Text segment:
━━━

John Fabian Carlson (May 5, 1875 – May 19, 1947) was a Swedish-born American Impressionist painter.

Background
John Fabian Carlson was born in Kolsebo in Västervik Municipality, Kalmar County, in Småland, Sweden. The Carlson family immigrated to the United States in 1884, making their home in Buffalo, New York. Carlson attended evening art classes at the Art Students League of Buffalo, New York. There Carlson received instruction from Lucius Wolcott Hitchcock, a former pupil at the Académie Colarossi in Paris and the Art Students League of New York.

Carlson won a scholarship in 1903 or 1904 to study with Lovell Birge Harrison  at the Byrdcliffe Colony in Woodstock, New York. Carlson began exhibiting work in such national shows as the annual of the Art Institute of Chicago in 1905. From this period on, he maintained an active exhibition schedule and submitted works in a variety of media, though with particular success in watercolor and oil. In 1906,  the Art Students League Summer School awarded Carlson his third scholarship to study Landscape painting. Carlson became a specialist in winter scenes and received an appointment as assistant director of Woodstock in 1908.

Career
In 1911, he won his first important award at the Swedish-American Exhibition in Chicago and when he was elected to Associate membership of the National Academy of Design. Shortly thereafter, he was appointed by the Art Students League to the directorship of the Woodstock School of Landscape Painting. In 1912, the Salmagundi Club presented him with the Vezin Prize for watercolors, as well as the first Isidor Prize. In the following year,  Carlson won a silver medal from the  Washington Society of Artists.

Carlson won a silver medal at the Panama–Pacific International Exposition of 1915. He was presented with the Carnegie Prize and the Altman First Prize   by the National Academy of Design in 1918, and, in the following year, he resigned his position as director of Woodstock School of Landscape Painting.  In 1920, Carlson began teaching during the summer months at the Broadmoor Art Academy in Colorado Springs, Colorado. Carlson founded the John F. Carlson School of Landscape Painting at Woodstock in 1922. Three years later, the artist was elected a full member of the National Academy of Design.

━━━

Direction a:
Please pull out every line of the records below that contains the string "many".

━━━

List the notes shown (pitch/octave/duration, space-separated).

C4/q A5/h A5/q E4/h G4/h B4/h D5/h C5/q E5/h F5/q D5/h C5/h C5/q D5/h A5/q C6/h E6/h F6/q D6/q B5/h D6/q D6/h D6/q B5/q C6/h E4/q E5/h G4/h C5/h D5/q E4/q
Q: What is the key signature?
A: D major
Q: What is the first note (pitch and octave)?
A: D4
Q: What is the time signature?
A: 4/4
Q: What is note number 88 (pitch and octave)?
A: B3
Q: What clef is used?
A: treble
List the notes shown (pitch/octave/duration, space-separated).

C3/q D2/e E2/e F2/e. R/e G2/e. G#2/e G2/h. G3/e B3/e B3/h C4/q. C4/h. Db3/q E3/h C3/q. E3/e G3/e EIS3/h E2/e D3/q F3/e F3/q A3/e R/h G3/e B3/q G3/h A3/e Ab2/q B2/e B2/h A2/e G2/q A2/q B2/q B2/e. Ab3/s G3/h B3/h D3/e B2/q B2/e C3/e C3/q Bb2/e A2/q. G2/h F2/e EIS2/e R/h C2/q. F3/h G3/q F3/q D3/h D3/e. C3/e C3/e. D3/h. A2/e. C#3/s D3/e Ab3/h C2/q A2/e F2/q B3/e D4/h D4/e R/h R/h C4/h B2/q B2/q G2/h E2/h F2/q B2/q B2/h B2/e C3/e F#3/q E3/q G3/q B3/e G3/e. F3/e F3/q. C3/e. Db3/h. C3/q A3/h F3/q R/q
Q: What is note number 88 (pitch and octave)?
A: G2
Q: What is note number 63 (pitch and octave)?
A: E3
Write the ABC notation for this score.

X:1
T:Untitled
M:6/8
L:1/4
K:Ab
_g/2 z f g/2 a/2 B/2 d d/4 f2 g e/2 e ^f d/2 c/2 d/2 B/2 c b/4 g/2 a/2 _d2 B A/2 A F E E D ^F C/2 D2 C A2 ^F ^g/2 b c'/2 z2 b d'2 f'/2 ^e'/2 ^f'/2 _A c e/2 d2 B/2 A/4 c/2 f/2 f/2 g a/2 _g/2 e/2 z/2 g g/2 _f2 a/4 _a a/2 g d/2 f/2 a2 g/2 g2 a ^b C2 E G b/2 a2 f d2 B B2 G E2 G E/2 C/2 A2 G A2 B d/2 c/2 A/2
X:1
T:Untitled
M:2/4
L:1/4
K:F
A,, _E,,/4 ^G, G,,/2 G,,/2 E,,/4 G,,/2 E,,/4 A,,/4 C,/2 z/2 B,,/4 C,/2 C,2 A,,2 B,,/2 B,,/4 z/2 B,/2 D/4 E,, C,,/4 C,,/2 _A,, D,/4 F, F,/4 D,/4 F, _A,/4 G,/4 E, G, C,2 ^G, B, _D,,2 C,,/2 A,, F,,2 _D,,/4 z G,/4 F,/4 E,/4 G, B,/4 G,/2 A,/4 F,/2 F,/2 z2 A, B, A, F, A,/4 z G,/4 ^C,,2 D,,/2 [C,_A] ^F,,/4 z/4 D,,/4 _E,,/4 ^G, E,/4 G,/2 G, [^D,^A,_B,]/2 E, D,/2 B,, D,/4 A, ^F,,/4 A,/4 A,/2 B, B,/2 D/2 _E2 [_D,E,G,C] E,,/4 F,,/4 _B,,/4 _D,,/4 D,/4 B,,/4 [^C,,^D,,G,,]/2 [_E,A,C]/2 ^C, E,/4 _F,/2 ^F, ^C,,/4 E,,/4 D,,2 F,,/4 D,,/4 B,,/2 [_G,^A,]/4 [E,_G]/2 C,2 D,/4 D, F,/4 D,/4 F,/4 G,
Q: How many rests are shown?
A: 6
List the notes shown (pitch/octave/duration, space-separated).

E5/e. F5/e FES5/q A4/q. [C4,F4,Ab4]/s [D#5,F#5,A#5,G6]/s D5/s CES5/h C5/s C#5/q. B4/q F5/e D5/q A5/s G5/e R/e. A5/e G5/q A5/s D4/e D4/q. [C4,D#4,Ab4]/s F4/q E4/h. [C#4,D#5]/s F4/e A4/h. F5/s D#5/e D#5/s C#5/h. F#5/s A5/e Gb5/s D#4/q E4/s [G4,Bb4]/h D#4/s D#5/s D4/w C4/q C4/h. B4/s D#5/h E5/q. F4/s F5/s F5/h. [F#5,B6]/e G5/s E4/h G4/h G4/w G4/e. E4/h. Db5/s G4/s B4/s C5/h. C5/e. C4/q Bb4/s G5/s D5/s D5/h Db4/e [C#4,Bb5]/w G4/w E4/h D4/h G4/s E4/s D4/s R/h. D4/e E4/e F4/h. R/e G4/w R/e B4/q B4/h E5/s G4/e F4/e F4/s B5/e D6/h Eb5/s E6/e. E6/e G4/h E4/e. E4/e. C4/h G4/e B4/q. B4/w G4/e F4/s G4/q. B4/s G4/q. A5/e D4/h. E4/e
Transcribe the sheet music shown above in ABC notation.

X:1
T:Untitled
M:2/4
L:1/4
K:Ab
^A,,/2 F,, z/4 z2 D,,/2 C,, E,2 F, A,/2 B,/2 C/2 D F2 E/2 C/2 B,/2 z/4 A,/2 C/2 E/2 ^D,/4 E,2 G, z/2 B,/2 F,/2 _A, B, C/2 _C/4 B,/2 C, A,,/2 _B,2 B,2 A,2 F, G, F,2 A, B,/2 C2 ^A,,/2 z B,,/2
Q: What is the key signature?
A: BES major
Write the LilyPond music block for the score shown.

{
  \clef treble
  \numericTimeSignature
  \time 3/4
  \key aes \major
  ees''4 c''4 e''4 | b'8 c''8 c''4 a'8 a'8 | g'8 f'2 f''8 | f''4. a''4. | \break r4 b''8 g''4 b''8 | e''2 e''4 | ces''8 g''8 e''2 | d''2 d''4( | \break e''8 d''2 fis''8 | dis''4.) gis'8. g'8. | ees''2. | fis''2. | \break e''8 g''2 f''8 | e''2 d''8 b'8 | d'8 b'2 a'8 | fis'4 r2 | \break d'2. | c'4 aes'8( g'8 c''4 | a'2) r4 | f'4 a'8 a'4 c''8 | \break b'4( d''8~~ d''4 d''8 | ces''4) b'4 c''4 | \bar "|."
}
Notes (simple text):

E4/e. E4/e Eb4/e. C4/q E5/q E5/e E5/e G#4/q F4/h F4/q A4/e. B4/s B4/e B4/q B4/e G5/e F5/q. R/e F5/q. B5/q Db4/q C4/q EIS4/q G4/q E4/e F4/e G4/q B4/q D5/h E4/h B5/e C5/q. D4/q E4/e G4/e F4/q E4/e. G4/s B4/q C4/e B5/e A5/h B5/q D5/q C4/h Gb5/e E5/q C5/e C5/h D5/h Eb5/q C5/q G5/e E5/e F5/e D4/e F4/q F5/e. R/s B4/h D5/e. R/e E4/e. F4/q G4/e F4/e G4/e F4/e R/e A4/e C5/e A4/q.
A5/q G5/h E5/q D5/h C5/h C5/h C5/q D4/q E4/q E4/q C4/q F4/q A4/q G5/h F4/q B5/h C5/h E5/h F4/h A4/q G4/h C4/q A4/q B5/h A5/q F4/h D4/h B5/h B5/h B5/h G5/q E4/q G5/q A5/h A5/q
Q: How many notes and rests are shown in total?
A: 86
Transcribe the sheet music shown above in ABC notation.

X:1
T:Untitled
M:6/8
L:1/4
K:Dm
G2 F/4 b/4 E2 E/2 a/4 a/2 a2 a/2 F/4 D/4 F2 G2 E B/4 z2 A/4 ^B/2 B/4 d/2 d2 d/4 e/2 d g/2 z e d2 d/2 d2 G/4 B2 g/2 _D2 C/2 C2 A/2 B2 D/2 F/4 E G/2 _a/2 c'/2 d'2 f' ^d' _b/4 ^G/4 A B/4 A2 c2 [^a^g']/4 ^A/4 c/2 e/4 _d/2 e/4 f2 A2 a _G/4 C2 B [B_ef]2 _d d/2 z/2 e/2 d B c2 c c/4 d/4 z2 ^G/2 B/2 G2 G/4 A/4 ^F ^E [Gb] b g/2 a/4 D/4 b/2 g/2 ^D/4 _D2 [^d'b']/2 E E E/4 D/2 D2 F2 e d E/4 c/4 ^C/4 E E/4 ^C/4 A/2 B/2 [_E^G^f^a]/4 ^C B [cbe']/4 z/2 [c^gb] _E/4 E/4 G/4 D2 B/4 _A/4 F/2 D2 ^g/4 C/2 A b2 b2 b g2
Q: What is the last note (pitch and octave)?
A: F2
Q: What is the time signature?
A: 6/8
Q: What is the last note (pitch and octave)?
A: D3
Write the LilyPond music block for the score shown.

━━━

Direction b:
Output the part of the John Fabian Carlson text above from "Carlson won a scholarship" up to and including "Woodstock in 1908.".

Problem solution a:
Q: How many rests are shown?
Q: How many notes and rests are shown in total?

Problem solution b:
Carlson won a scholarship in 1903 or 1904 to study with Lovell Birge Harrison  at the Byrdcliffe Colony in Woodstock, New York. Carlson began exhibiting work in such national shows as the annual of the Art Institute of Chicago in 1905. From this period on, he maintained an active exhibition schedule and submitted works in a variety of media, though with particular success in watercolor and oil. In 1906,  the Art Students League Summer School awarded Carlson his third scholarship to study Landscape painting. Carlson became a specialist in winter scenes and received an appointment as assistant director of Woodstock in 1908.